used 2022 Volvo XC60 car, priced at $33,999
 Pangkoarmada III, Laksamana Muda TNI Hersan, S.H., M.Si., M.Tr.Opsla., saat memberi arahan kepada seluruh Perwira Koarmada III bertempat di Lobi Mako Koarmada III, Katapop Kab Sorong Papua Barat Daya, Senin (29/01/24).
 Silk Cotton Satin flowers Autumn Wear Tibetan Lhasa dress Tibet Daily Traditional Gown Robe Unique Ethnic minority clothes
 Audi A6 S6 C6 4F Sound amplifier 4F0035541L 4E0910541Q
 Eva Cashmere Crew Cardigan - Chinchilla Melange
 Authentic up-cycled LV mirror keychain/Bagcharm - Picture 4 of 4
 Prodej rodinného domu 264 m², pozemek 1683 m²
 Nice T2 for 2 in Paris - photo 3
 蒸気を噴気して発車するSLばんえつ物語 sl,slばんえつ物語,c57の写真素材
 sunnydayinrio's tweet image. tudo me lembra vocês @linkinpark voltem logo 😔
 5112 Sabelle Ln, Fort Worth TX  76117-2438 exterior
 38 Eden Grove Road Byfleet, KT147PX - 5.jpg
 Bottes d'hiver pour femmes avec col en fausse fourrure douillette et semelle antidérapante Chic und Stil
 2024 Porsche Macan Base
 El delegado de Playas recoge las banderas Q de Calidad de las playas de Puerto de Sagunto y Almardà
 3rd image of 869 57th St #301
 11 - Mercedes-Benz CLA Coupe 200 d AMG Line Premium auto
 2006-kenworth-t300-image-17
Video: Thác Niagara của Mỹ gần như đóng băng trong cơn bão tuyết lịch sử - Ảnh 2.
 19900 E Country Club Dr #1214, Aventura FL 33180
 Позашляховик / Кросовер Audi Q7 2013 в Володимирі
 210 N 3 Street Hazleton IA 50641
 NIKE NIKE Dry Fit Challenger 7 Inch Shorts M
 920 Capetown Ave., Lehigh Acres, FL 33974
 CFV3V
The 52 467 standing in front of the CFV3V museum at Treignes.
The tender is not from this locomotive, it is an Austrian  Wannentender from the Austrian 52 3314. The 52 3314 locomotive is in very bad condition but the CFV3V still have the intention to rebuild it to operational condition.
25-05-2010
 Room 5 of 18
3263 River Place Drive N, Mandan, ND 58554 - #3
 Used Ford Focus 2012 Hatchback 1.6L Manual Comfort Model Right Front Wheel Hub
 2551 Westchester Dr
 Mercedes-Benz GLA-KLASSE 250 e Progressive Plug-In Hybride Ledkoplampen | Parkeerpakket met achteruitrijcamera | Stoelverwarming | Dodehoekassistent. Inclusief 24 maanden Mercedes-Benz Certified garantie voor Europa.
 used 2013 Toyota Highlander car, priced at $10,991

EXERCISE GOAL
All lines in the listing above from the line containing "Bottes d'hiver pour" to the line containing "NIKE NIKE Dry Fit Challenger 7 Inch Shorts M", inclusive, should be retyped exactly; no other lines should appear.

EXERCISE OUTPUT
 Bottes d'hiver pour femmes avec col en fausse fourrure douillette et semelle antidérapante Chic und Stil
 2024 Porsche Macan Base
 El delegado de Playas recoge las banderas Q de Calidad de las playas de Puerto de Sagunto y Almardà
 3rd image of 869 57th St #301
 11 - Mercedes-Benz CLA Coupe 200 d AMG Line Premium auto
 2006-kenworth-t300-image-17
Video: Thác Niagara của Mỹ gần như đóng băng trong cơn bão tuyết lịch sử - Ảnh 2.
 19900 E Country Club Dr #1214, Aventura FL 33180
 Позашляховик / Кросовер Audi Q7 2013 в Володимирі
 210 N 3 Street Hazleton IA 50641
 NIKE NIKE Dry Fit Challenger 7 Inch Shorts M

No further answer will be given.